National statistics suggest overall trends, but mask important differences that may exist from state to state. When population health data are available to researchers, the variability across the landscape can be reliably explored, using population sizes sufficient to yield statistically significant findings at sub-national scales. A limitation is that only 40 of the 50 United States provided the full dataset needed for this analysis. Perhaps the findings from the states included will encourage more reluctant states to join the USCS database effort.

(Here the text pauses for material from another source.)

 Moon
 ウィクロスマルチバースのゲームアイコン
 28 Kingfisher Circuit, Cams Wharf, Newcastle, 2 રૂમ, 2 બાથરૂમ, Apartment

This study has established disparities benchmarks based on the 2004–2009 period for the late-stage diagnosis of BC and CRC. Further research inside the RDC labs can assess these disparities in the more current time, beginning in 2010, when landmark health policy legislation was enacted in the USA. The Patient Protection and Affordable Care Act of 2010 [1] mandated that all new private insurance plans cover all costs of colonoscopy for CRC screening and all costs of mammography for BC screening, among other preventive services. Prior to the act, copayments for colonoscopies had included a significant percentage of procedure costs as out of pocket expenditures and were subject to annual deductibles, and this pertained to elderly persons on Medicare as well as younger persons [25]. Another change that was implemented with the ACA in 2010 was the ban on insurers’ use of pre-existing condition clauses to refuse to underwrite or charge unaffordable high premiums to the sick.

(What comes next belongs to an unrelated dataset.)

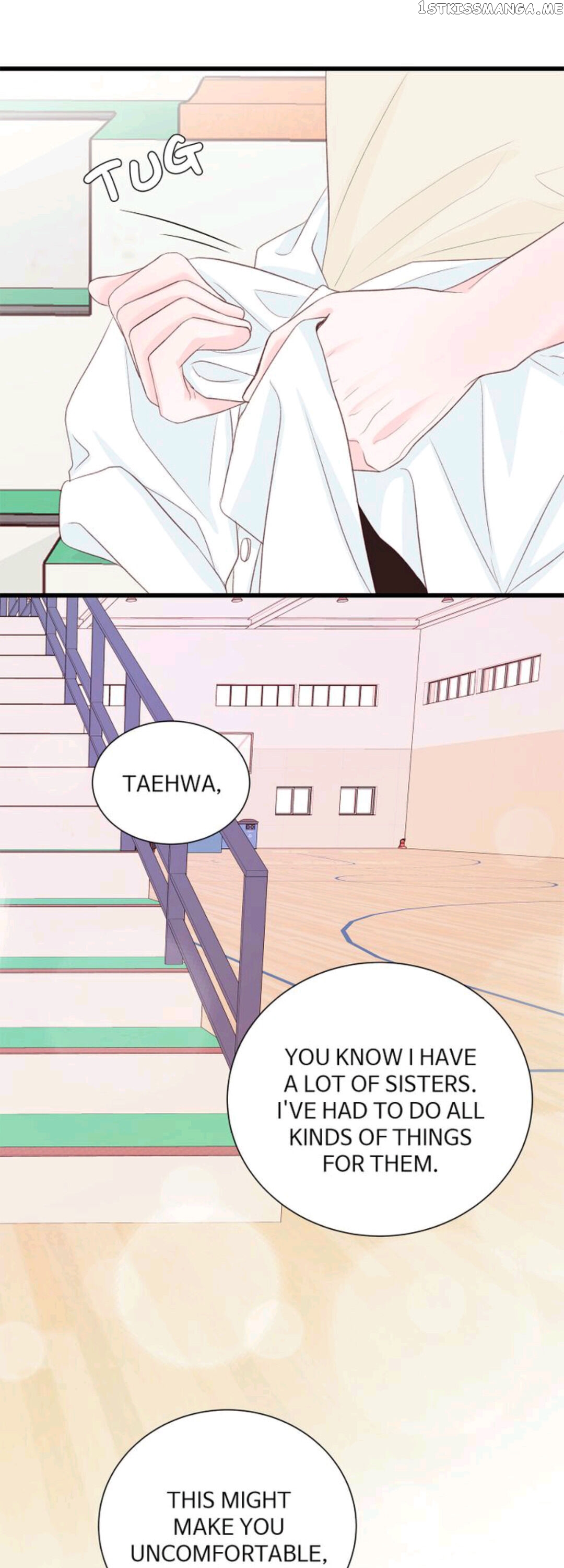 Boy’s Lipstick chapter 42 - page 20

After 2010, we expect that a surge of unmet, pent-up demand among the sick for preventive services would result in lower late-stage diagnosis rates in the future. Time will tell whether our expectation is met, and the USCS database in the RDC will be an excellent data source for testing hypotheses such as these. The value of this database for disparities research in cancer control has barely been tapped and will generate a lot of valuable research in the future.